Dê continuidade à reportagem a seguir sobre os fundos de pensão e as concessões de infraestrutura, começando logo após a última frase apresentada.

* _TEXTO DE ORIGEM_
================================

Infraestrutura fora do radar

 

GERALDA DOCA E DANILO FARIELLO

O globo, n. 30023, 19//10/2015. Economia, p. 21

 

Com a alta dos juros, fundos de pensão ampliam investimentos em títulos do governo e devem ficar fora dos próximos leilões de concessões de infraestrutura. - BRASÍLIA - Diante da alta dos juros e do cenário de incertezas, os títulos do Tesouro Nacional passaram a ser a melhor opção de investimento para os fundos de pensão e, assim, recursos que poderiam ajudar a financiar projetos de infraestrutura no país estão migrando para o mercado financeiro. A consequência é que, nas próximas concessões, o governo não deverá contar com a participação ativa desses fundos como sócios nos empreendimentos, interrompendo uma tradição dos últimos anos. Dados da Associação Brasileira das Entidades Fechadas de Previdência Complementar ( Abrapp) mostram que as fundações estão reduzindo suas aplicações em renda variável ( ação em bolsa e compra de participação em empresas ou empreendimentos) e ampliando as aplicações em renda fixa. Nesse universo, escolhem principalmente títulos públicos, que estão pagando remuneração bastante atraente com a alta das taxas de juros.

================================

* _AMOSTRA DE DADOS_
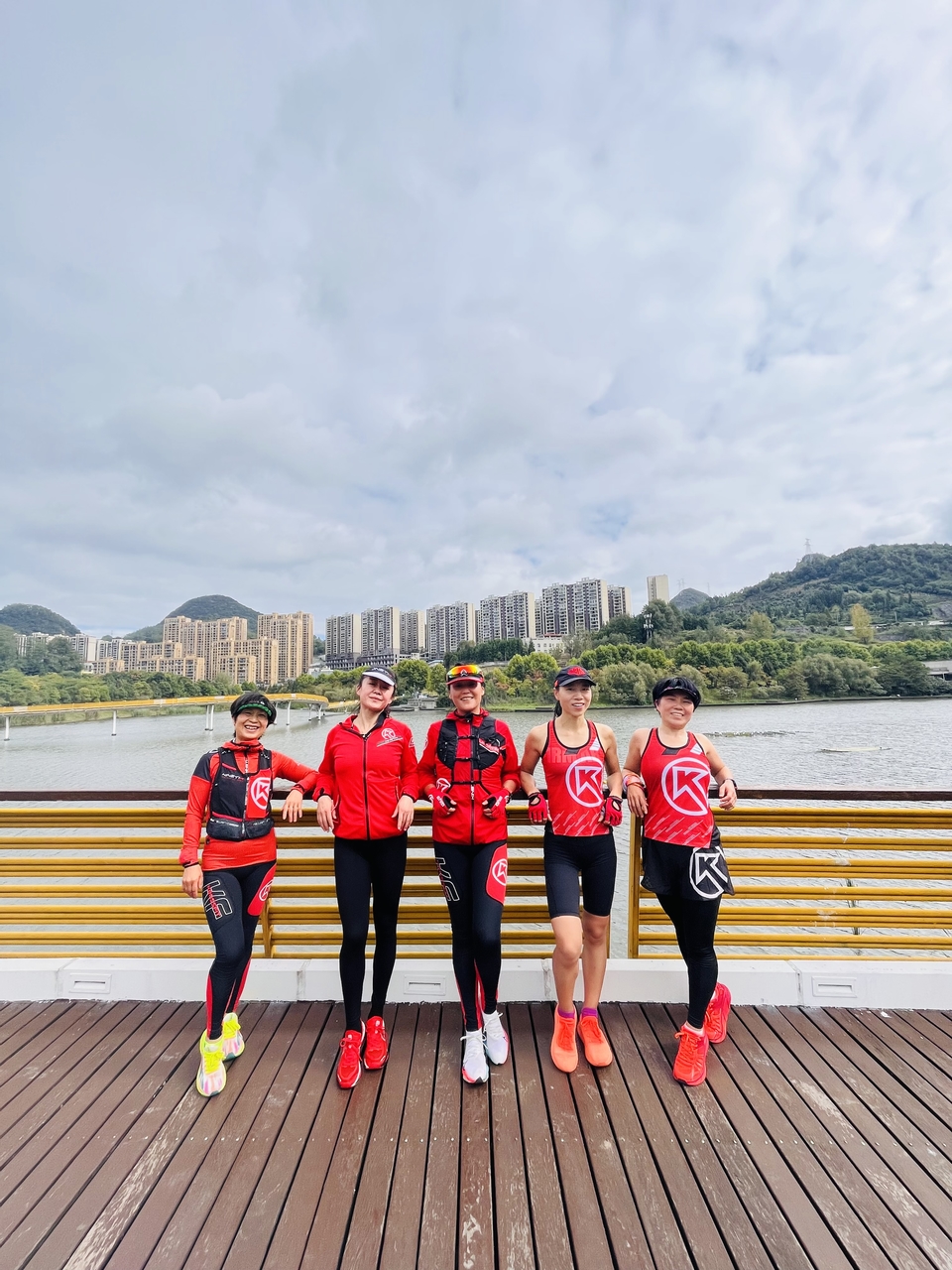 uujVYs3BWJySSRZvkCkaqzsj5uZV-TElbWEaK3-e-dAOVT6ydZAhh-wFF0DcK_Q8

================================

* _EXERCÍCIO RESOLVIDO_
Segundo o presidente da Abrapp, José Ribeiro, uma sondagem feita junto às entidades associadas mostra a perda de interesse por ativos de infraestrutura em detrimento da renda fixa:

— Ninguém quer saber de rodovias, portos, ferrovias e energia. Todo mundo ficou com o pé atrás, diante do cenário de incerteza. As alocações foram concentradas em títulos públicos, porque esses papéis estão pagando taxas mais interessantes. Alguns são indexados à inflação e casam muito bem com os compromissos dos fundos.

O coordenador de Operações da Dívida Pública do Tesouro Nacional, José Franco, confirmou que está havendo uma maior procura por parte dos fundos de previdência pelos papéis do governo este ano.

— A gente observa que há uma demanda maior por parte destes investidores por títulos públicos. Não temos como dizer se está havendo uma realocação, se eles estão vendendo outros ativos para comprar títulos públicos. Mas imagino que sim. As decisões dos investidores são tomadas com base no risco e no retorno — explicou Franco.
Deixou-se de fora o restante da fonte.